国会で指名、憲政史上初の女性宰相が誕生
21日午後、衆参両院本会議で首相指名選挙が行われ、自由民主党総裁の高市早苗氏(64)が第104代首相に選出された。女性首相の誕生は日本の憲政史上初となる。
高市氏は、辞任した石破茂前首相の後を引き継ぎ、皇居での親任式を経て同日夜に高市内閣を発足させた。連立を組むのは日本維新の会で、公明党の離脱後に新体制が構築された。
経済危機への対策を最優先に指示
初閣議で高市首相は、急速な物価上昇と家計への圧迫を「最も差し迫った課題」と位置づけ、経済対策の策定を閣僚に指示した。
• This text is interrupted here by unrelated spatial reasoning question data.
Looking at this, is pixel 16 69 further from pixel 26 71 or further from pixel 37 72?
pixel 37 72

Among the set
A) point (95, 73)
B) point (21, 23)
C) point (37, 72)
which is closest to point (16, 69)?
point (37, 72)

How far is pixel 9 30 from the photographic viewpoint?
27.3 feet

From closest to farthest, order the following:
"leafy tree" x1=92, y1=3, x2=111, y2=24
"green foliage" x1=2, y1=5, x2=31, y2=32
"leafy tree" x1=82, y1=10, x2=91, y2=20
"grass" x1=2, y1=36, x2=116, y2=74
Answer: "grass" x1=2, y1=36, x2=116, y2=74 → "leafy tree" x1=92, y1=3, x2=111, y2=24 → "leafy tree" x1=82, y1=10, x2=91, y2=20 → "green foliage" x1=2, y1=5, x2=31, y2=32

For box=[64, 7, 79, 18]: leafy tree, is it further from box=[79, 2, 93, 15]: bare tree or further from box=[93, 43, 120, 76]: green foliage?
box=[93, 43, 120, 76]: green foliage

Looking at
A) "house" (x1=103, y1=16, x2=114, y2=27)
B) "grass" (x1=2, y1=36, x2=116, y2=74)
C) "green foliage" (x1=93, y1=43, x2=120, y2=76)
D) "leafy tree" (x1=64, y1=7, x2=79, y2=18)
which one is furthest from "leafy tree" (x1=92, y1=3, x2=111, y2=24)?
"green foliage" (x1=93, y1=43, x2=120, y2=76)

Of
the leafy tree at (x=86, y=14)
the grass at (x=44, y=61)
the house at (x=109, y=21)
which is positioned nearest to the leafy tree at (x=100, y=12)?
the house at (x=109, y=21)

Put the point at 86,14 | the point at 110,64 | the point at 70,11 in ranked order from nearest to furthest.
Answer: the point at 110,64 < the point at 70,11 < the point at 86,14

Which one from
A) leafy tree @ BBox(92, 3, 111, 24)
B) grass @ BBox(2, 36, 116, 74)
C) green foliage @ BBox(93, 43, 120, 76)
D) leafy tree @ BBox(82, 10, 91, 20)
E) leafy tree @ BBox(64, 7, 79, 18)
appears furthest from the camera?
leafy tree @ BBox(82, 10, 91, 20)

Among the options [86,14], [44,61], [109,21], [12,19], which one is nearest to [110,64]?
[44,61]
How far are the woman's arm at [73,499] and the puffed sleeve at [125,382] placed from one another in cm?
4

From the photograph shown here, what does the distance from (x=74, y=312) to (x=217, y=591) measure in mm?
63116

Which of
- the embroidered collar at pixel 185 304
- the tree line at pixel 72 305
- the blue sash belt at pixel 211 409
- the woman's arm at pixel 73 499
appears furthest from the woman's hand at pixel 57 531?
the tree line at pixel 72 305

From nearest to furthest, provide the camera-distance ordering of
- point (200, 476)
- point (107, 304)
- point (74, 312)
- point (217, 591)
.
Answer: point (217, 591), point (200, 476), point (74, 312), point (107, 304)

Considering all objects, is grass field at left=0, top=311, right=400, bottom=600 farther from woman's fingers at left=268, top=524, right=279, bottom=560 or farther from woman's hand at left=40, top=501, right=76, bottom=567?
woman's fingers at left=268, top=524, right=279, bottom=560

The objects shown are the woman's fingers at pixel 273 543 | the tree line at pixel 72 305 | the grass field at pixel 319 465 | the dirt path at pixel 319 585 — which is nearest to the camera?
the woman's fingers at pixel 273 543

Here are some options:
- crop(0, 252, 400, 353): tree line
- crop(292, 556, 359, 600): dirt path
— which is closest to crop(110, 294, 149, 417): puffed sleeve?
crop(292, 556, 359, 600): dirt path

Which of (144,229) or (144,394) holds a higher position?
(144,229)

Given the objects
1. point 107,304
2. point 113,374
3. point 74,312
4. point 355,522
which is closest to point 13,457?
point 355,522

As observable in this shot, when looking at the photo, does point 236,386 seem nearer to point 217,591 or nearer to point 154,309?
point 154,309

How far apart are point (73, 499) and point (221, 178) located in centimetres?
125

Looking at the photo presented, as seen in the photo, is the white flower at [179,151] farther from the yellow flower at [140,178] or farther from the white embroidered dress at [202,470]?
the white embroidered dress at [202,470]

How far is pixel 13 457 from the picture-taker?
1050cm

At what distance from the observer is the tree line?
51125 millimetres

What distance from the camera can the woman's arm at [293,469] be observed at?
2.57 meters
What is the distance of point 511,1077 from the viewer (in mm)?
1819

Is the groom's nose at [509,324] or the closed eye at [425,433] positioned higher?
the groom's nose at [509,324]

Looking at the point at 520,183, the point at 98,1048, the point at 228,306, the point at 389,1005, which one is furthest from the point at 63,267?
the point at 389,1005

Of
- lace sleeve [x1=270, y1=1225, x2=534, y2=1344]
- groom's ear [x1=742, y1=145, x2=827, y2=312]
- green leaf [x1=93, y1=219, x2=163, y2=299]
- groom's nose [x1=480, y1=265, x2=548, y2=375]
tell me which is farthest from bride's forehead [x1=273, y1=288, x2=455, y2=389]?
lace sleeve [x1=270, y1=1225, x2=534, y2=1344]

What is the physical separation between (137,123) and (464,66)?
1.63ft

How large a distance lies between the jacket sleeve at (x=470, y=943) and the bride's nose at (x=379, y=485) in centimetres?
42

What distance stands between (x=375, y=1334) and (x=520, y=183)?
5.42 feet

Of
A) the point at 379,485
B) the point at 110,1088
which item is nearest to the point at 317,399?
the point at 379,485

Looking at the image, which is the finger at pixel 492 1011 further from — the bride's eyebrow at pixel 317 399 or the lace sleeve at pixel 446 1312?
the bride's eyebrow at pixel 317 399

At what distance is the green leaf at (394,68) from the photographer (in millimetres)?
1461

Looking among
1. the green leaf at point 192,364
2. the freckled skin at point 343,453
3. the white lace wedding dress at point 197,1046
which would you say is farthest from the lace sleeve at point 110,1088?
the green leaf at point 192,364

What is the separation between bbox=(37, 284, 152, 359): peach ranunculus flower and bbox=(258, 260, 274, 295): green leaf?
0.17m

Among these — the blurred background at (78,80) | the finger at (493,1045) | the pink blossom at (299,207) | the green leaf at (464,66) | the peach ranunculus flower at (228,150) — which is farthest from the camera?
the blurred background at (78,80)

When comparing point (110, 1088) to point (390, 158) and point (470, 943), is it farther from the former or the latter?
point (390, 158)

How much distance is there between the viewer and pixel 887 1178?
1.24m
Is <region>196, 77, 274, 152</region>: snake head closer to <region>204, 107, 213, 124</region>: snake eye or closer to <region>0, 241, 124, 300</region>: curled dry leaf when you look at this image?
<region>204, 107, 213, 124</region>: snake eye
「手取りを増やし、生活負担を減らす」方針のもと、ガソリン税の旧暫定税率廃止や冬場のエネルギー支援を打ち出したほか、所得税控除制度や給付付き税額控除の導入も検討に入る。
さらに、地方自治体への交付金拡充と、物価上昇を踏まえた公共契約単価の見直しを指示した。
女性閣僚は2人、保守的姿勢も維持
女性登用が注目されたが、閣僚に起用されたのは片山さつき財務相と小野田紀美経済安保相の2人にとどまった。
高市首相は「機会の平等を重視した人事」と強調したが、ジェンダー平等政策への姿勢に対しては国内外で賛否が分かれている。
首相自身は同性婚や選択的夫婦別姓制度に慎重で、伝統的家族観を重視する立場を貫くとみられる。
維新との閣外協力体制が始動
自民党と日本維新の会は、衆参両院ともに過半数を割る少数与党として発足した。両党は連立合意書を交わし、議員定数の1割削減を含む政治改革を進める方針を示した。
維新は閣僚を出さず、政策協定に基づく「閣外協力」にとどまる。これに対して、立憲民主党や公明党からは「性急で乱暴な対応」との批判が出ている。
外交日程続く中で指導力が問われる
高市首相は就任直後から外交日程に臨む。26日からマレーシアでASEAN首脳会議、その後韓国でのAPEC首脳会談に出席し、帰国後にはトランプ米大統領との会談が予定されている。
記者会見で首相は「日米同盟をさらなる高みに引き上げる」と述べ、外交と安全保障を政権の軸とする姿勢を明確にした。
今後、国内経済の再建と外交の両立が政権運営の最大の課題となる。